* [Records shown]:
------------------------------------

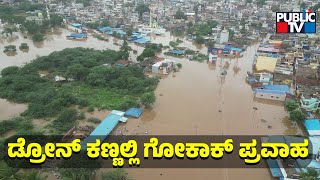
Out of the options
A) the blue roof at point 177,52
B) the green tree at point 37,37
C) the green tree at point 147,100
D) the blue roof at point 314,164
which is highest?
the green tree at point 37,37

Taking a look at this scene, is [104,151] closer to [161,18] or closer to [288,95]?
[288,95]

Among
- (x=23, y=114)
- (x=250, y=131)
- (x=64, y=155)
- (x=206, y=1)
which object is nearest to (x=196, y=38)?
(x=250, y=131)

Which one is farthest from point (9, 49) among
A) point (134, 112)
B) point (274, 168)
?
point (274, 168)

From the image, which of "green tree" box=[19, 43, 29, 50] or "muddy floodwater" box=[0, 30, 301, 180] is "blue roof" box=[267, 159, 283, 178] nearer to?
"muddy floodwater" box=[0, 30, 301, 180]

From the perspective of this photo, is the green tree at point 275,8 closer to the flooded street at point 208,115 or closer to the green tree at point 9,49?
the flooded street at point 208,115

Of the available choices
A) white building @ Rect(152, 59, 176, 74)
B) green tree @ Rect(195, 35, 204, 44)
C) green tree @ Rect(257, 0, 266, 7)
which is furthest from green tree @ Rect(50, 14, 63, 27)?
green tree @ Rect(257, 0, 266, 7)

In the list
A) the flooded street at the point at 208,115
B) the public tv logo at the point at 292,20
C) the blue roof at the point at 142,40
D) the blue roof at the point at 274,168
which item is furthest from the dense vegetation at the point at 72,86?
the public tv logo at the point at 292,20

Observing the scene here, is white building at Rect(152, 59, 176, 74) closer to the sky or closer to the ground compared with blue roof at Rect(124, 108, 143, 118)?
closer to the sky
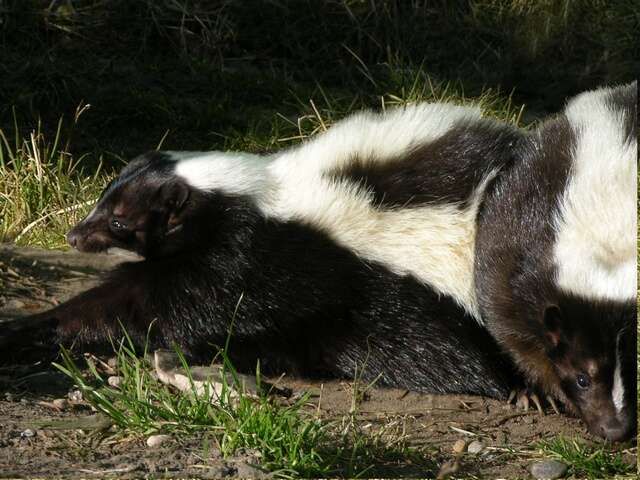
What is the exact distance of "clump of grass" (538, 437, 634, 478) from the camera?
5.00 meters

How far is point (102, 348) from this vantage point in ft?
20.2

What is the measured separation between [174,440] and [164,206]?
5.60 feet

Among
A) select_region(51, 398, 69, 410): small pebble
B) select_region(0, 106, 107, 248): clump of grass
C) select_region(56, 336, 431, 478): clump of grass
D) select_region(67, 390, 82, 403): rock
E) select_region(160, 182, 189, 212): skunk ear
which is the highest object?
select_region(160, 182, 189, 212): skunk ear

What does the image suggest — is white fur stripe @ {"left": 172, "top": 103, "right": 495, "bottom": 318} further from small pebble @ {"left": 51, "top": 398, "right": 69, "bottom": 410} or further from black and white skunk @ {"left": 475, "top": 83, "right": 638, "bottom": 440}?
small pebble @ {"left": 51, "top": 398, "right": 69, "bottom": 410}

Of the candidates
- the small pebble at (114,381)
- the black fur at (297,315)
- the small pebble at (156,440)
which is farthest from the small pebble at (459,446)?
the small pebble at (114,381)

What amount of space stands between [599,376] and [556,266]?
0.52 metres

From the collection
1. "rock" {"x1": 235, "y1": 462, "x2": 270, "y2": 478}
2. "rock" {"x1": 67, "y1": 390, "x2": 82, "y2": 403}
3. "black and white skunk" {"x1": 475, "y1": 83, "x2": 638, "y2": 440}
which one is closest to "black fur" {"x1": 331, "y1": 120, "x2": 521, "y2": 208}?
"black and white skunk" {"x1": 475, "y1": 83, "x2": 638, "y2": 440}

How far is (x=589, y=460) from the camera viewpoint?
5.00m

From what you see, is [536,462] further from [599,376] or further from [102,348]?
[102,348]

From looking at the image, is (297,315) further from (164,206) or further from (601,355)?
(601,355)

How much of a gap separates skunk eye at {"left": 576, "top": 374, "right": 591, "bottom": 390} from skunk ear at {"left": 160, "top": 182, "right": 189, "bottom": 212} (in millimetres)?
2187

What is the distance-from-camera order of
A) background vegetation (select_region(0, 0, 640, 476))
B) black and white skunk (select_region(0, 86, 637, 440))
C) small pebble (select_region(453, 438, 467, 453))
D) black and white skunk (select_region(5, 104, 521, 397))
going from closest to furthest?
small pebble (select_region(453, 438, 467, 453))
black and white skunk (select_region(0, 86, 637, 440))
black and white skunk (select_region(5, 104, 521, 397))
background vegetation (select_region(0, 0, 640, 476))

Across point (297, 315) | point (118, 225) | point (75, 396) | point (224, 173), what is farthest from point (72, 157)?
point (75, 396)

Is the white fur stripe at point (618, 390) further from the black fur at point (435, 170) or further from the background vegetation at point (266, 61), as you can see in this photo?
the background vegetation at point (266, 61)
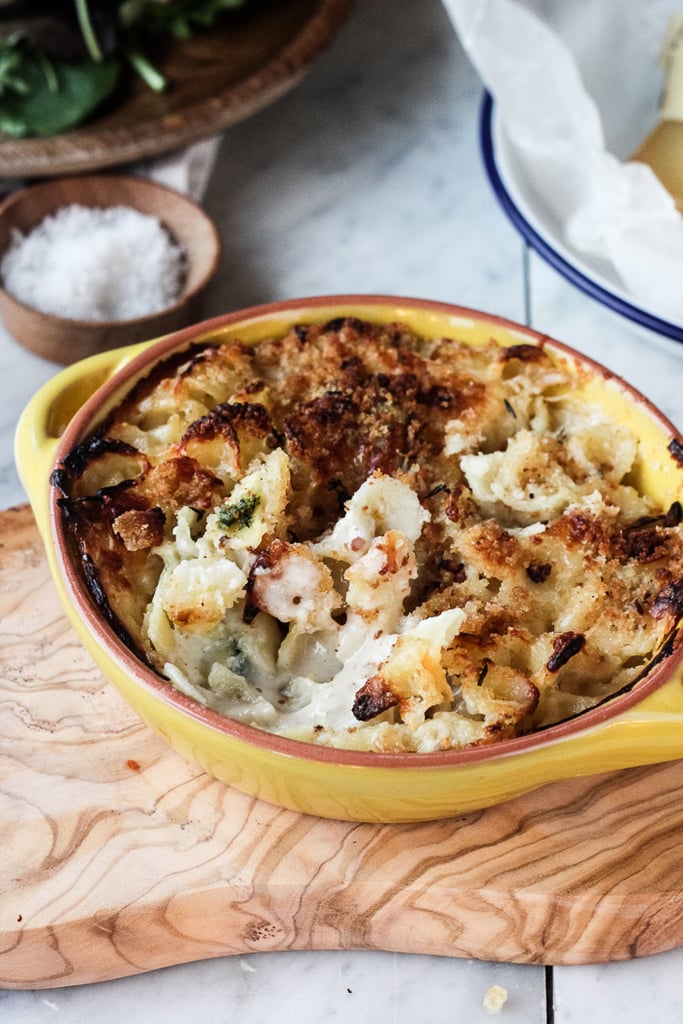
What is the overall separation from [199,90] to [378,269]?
1.64ft

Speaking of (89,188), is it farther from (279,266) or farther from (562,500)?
(562,500)

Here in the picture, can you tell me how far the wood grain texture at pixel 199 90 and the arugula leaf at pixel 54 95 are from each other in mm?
24

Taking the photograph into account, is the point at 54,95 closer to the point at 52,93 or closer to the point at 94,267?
the point at 52,93

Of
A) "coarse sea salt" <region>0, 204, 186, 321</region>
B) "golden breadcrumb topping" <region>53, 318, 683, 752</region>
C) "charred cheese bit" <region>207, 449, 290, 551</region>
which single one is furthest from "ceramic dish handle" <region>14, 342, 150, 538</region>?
"coarse sea salt" <region>0, 204, 186, 321</region>

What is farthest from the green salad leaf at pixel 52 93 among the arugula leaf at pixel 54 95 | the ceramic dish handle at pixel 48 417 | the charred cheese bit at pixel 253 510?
the charred cheese bit at pixel 253 510

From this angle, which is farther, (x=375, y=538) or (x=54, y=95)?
(x=54, y=95)

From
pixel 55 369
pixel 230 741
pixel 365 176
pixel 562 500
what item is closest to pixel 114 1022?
pixel 230 741

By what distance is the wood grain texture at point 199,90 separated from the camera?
2.09 m

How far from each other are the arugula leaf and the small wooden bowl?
122 millimetres

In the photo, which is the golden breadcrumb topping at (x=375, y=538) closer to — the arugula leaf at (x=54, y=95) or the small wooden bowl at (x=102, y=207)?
the small wooden bowl at (x=102, y=207)

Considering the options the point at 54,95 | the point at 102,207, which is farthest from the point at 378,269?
the point at 54,95

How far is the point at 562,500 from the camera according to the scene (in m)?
→ 1.38

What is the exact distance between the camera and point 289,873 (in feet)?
4.20

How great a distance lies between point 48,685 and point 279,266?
1.07m
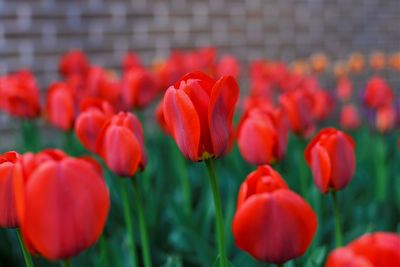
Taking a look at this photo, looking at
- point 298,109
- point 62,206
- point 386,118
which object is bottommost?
point 386,118

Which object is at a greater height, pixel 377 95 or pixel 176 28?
pixel 176 28

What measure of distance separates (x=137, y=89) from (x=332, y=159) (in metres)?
0.94

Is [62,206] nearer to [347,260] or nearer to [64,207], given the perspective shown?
[64,207]

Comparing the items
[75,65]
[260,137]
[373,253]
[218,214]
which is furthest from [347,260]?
[75,65]

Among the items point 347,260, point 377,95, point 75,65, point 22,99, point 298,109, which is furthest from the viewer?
point 75,65

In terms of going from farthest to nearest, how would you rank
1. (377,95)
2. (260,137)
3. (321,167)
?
1. (377,95)
2. (260,137)
3. (321,167)

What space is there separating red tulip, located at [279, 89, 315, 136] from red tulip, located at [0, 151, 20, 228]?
842 mm

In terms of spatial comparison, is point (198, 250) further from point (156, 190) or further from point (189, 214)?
point (156, 190)

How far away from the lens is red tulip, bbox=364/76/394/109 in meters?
2.20

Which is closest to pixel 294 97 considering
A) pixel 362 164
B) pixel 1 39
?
pixel 362 164

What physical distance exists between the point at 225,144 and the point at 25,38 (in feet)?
10.6

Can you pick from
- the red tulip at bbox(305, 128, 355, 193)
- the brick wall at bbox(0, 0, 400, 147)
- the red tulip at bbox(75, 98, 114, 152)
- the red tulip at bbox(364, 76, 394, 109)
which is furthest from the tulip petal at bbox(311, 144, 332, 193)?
the brick wall at bbox(0, 0, 400, 147)

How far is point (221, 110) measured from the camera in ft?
2.49

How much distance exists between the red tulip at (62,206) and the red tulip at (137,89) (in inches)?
46.6
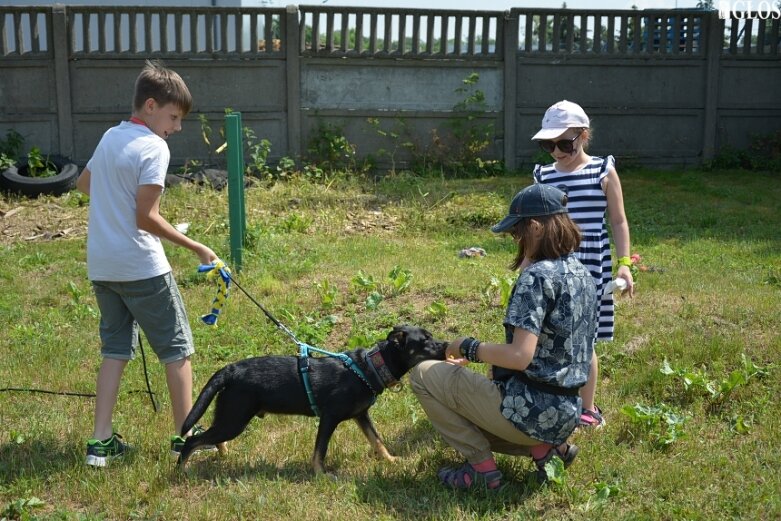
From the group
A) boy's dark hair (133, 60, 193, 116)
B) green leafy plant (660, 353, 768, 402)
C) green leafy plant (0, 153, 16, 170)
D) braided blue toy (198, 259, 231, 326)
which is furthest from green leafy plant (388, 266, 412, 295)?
green leafy plant (0, 153, 16, 170)

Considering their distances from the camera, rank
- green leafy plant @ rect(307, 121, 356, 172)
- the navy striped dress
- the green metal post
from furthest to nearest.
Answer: green leafy plant @ rect(307, 121, 356, 172) < the green metal post < the navy striped dress

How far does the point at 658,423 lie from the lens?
15.9 ft

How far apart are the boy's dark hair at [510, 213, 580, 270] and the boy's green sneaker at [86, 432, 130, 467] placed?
7.66 feet

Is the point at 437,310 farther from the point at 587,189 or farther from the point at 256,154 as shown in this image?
the point at 256,154

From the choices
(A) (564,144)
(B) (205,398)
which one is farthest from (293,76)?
(B) (205,398)

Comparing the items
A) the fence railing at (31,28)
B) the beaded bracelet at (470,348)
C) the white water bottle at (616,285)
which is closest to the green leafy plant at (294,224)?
the fence railing at (31,28)

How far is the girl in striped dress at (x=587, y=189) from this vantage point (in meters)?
4.76

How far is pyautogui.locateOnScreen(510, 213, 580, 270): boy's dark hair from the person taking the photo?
13.1 feet

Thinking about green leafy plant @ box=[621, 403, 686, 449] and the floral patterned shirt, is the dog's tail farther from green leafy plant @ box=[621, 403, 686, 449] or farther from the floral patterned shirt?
green leafy plant @ box=[621, 403, 686, 449]

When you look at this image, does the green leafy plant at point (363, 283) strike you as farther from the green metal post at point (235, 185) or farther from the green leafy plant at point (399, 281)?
the green metal post at point (235, 185)

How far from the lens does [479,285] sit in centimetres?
765

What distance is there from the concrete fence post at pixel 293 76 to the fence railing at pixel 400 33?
3.8 inches

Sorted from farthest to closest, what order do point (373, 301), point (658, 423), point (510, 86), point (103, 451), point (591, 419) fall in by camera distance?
1. point (510, 86)
2. point (373, 301)
3. point (591, 419)
4. point (658, 423)
5. point (103, 451)

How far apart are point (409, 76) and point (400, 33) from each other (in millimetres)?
670
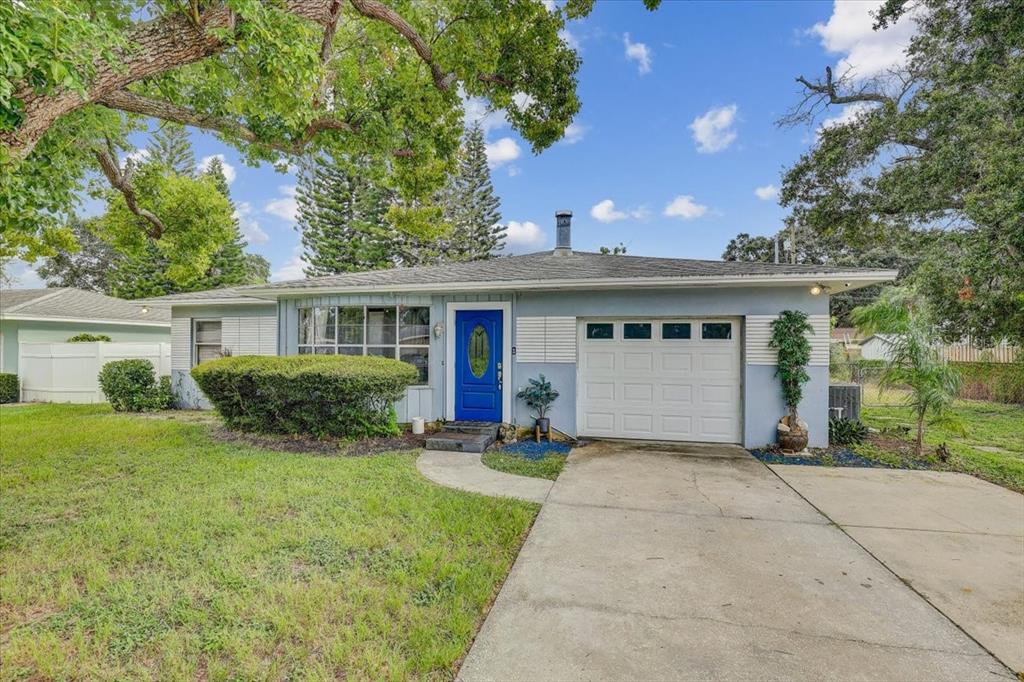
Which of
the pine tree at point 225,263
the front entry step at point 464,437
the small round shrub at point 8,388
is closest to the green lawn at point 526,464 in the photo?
the front entry step at point 464,437

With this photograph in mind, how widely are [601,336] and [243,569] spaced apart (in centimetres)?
606

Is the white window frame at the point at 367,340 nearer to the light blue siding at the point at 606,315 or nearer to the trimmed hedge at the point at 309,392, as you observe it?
the light blue siding at the point at 606,315

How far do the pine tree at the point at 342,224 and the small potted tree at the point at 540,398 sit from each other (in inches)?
774

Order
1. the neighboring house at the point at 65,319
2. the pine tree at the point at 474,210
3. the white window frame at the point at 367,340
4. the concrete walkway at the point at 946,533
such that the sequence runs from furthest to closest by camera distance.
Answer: the pine tree at the point at 474,210, the neighboring house at the point at 65,319, the white window frame at the point at 367,340, the concrete walkway at the point at 946,533

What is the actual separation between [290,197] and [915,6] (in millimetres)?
26196

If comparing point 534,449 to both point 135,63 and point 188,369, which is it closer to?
point 135,63

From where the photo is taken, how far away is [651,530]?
3959 millimetres

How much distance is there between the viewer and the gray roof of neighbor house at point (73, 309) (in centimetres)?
1359

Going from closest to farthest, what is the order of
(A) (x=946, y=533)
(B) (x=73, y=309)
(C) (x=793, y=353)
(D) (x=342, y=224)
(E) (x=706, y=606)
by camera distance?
1. (E) (x=706, y=606)
2. (A) (x=946, y=533)
3. (C) (x=793, y=353)
4. (B) (x=73, y=309)
5. (D) (x=342, y=224)

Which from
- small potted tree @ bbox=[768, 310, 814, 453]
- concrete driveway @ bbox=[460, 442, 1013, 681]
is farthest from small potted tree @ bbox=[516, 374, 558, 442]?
small potted tree @ bbox=[768, 310, 814, 453]

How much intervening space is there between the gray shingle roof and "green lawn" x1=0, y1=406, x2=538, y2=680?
3823mm

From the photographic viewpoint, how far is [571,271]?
8117mm

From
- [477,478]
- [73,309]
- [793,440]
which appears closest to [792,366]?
[793,440]

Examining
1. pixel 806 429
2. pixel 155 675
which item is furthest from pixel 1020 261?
pixel 155 675
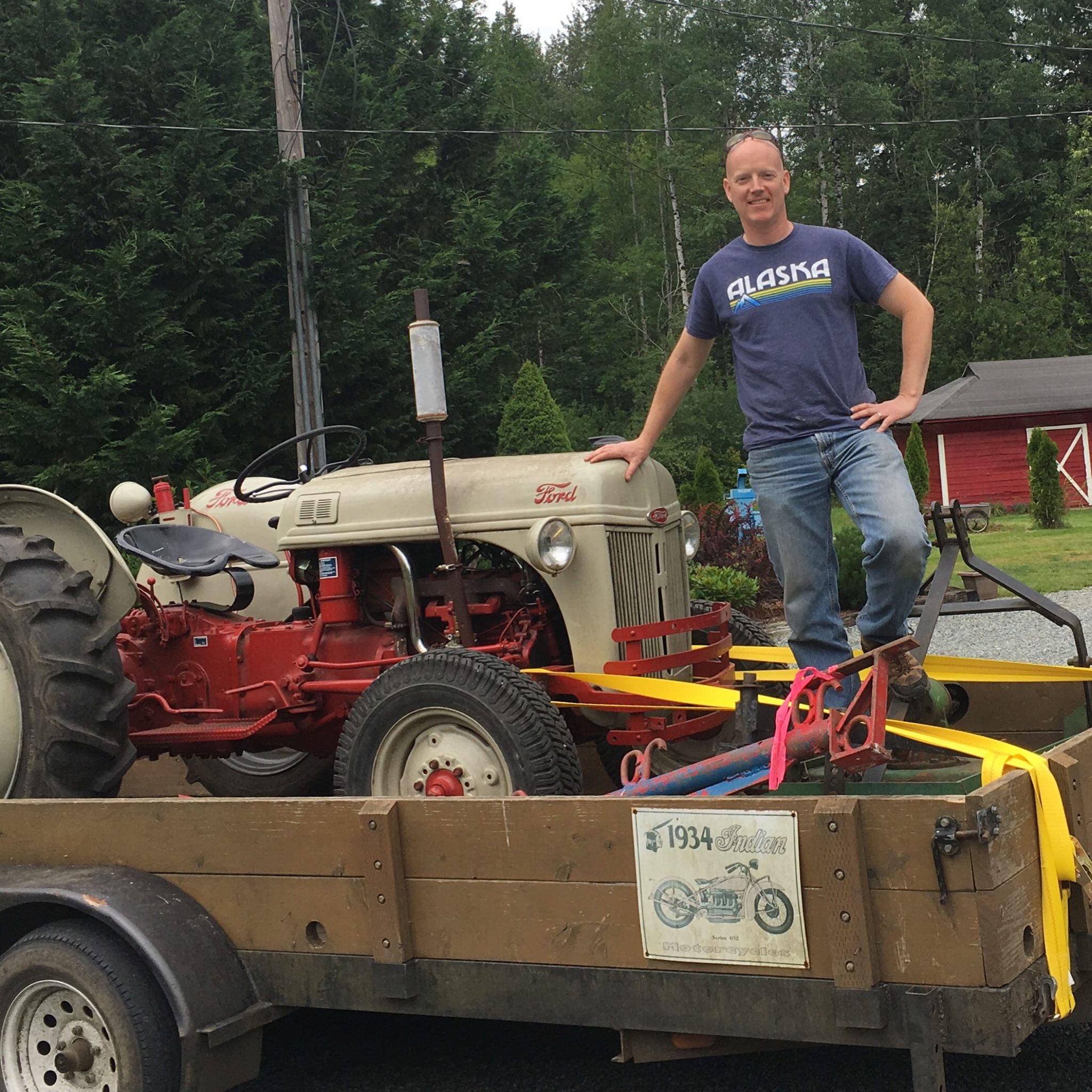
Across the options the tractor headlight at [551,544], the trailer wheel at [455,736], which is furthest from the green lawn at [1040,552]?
the trailer wheel at [455,736]

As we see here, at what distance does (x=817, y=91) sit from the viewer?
123 feet

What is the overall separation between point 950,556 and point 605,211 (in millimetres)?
35565

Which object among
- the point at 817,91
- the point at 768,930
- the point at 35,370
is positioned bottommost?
the point at 768,930

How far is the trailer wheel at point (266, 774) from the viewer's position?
5.28 m

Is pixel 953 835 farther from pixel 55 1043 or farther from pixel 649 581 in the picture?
pixel 649 581

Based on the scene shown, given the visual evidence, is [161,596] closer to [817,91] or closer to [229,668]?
[229,668]

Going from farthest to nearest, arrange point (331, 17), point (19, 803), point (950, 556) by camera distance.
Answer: point (331, 17) → point (950, 556) → point (19, 803)

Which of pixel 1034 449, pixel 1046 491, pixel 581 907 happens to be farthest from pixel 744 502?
pixel 581 907

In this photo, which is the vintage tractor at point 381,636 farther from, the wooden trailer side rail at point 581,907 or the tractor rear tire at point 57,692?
the wooden trailer side rail at point 581,907

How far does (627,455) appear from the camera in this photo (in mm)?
4336

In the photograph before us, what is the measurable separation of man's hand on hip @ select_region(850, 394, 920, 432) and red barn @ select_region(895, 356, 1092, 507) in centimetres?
2745

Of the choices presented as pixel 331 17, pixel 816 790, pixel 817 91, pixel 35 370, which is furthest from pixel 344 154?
pixel 817 91

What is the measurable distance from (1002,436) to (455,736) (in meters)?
28.9

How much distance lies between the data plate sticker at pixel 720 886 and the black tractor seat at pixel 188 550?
2.89 metres
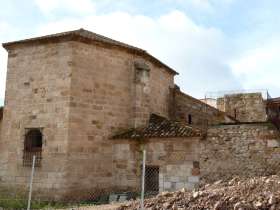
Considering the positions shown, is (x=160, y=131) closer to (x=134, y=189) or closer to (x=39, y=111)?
(x=134, y=189)

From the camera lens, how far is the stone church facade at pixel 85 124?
1323 cm

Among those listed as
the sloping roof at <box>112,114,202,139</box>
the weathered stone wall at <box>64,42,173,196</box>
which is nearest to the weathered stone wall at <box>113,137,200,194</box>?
the sloping roof at <box>112,114,202,139</box>

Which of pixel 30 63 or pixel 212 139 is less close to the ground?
pixel 30 63

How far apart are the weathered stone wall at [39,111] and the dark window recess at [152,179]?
3066 mm

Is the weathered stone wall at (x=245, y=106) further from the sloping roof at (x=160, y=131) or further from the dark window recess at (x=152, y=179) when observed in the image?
the dark window recess at (x=152, y=179)

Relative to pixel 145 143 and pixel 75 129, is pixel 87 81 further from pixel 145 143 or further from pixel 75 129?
pixel 145 143

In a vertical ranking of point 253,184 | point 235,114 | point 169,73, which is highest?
point 169,73

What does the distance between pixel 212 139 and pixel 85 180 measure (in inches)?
184

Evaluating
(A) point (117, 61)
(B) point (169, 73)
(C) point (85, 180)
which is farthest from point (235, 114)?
(C) point (85, 180)

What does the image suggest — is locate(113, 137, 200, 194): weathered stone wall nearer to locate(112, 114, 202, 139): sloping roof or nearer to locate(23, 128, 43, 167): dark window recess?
locate(112, 114, 202, 139): sloping roof

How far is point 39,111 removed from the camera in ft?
46.1

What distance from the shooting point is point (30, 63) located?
14.7m

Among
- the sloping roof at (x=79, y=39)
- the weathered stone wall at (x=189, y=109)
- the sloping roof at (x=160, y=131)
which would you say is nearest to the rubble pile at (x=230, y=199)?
the sloping roof at (x=160, y=131)

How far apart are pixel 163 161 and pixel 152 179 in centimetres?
105
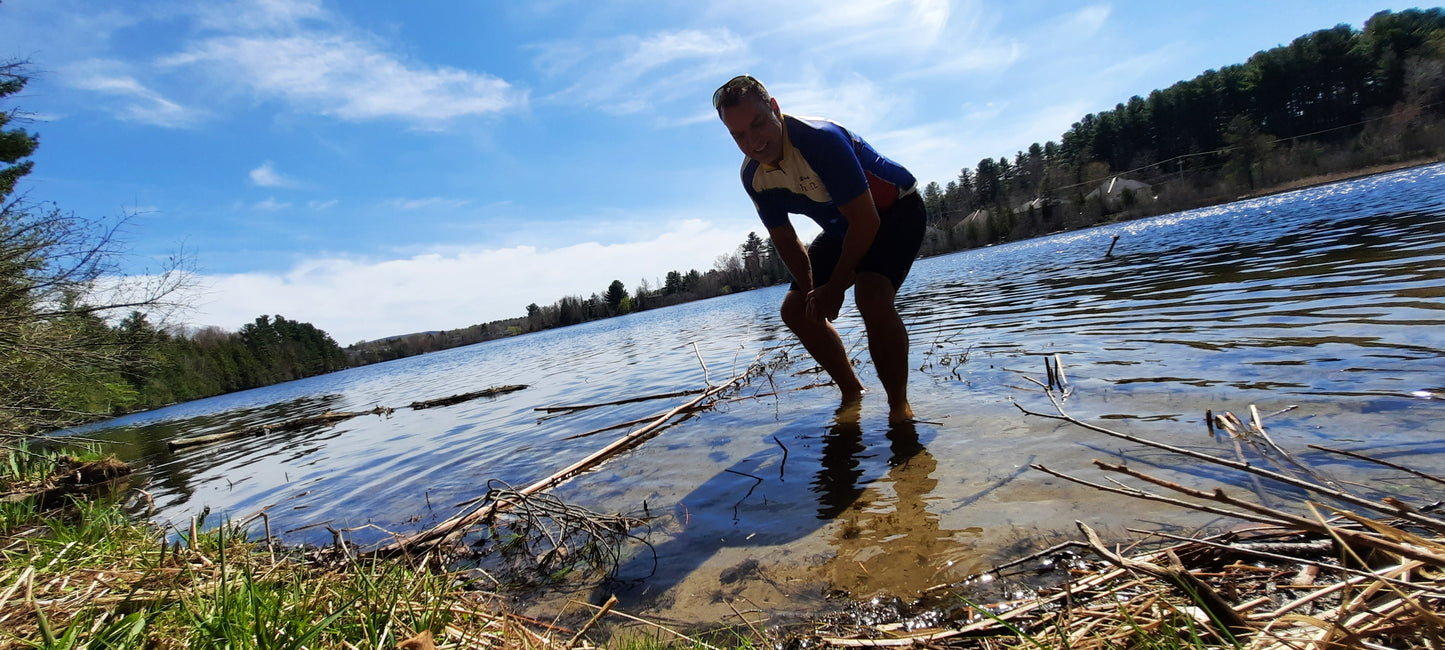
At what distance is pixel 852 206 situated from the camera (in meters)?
3.40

------------------------------------

* [Task description]: Quote verbatim every line starting at the line that contains "Which of pixel 30" and ending with the last line of the records; omit all pictures.

* [Reply]:
Which of pixel 30 63 or pixel 212 139 is less close to the ground?
pixel 30 63

How far apart are the weathered stone wall at [39,111] and the dark window recess at [152,179]?
3066 mm

Is the weathered stone wall at (x=245, y=106) further from the sloping roof at (x=160, y=131) or further from the dark window recess at (x=152, y=179) when observed in the image?
the dark window recess at (x=152, y=179)

Relative to pixel 145 143 and pixel 75 129, is pixel 87 81 further from pixel 145 143 or further from pixel 75 129?
pixel 145 143

In a vertical ranking of point 253,184 | point 235,114 | point 169,73, which is highest?
point 169,73

What does the distance between pixel 212 139 and pixel 85 180 measure (in inches)?
184

Evaluating
(A) point (117, 61)
(B) point (169, 73)
(C) point (85, 180)
which is farthest from point (235, 114)?
(C) point (85, 180)

What does the image suggest — is locate(113, 137, 200, 194): weathered stone wall nearer to locate(112, 114, 202, 139): sloping roof or nearer to locate(23, 128, 43, 167): dark window recess?
locate(112, 114, 202, 139): sloping roof

How far is point 39,111 removed from the camera in ft?
46.1

What distance from the shooting point is point (30, 63) located?
14.7m

Among
- the sloping roof at (x=79, y=39)
- the weathered stone wall at (x=189, y=109)
- the sloping roof at (x=160, y=131)
which would you say is nearest to the rubble pile at (x=230, y=199)?
the sloping roof at (x=160, y=131)

How far apart are pixel 163 161 and pixel 152 179 in centimetres?
105
At what distance is pixel 852 206 situated from the camera (in meters)?
3.40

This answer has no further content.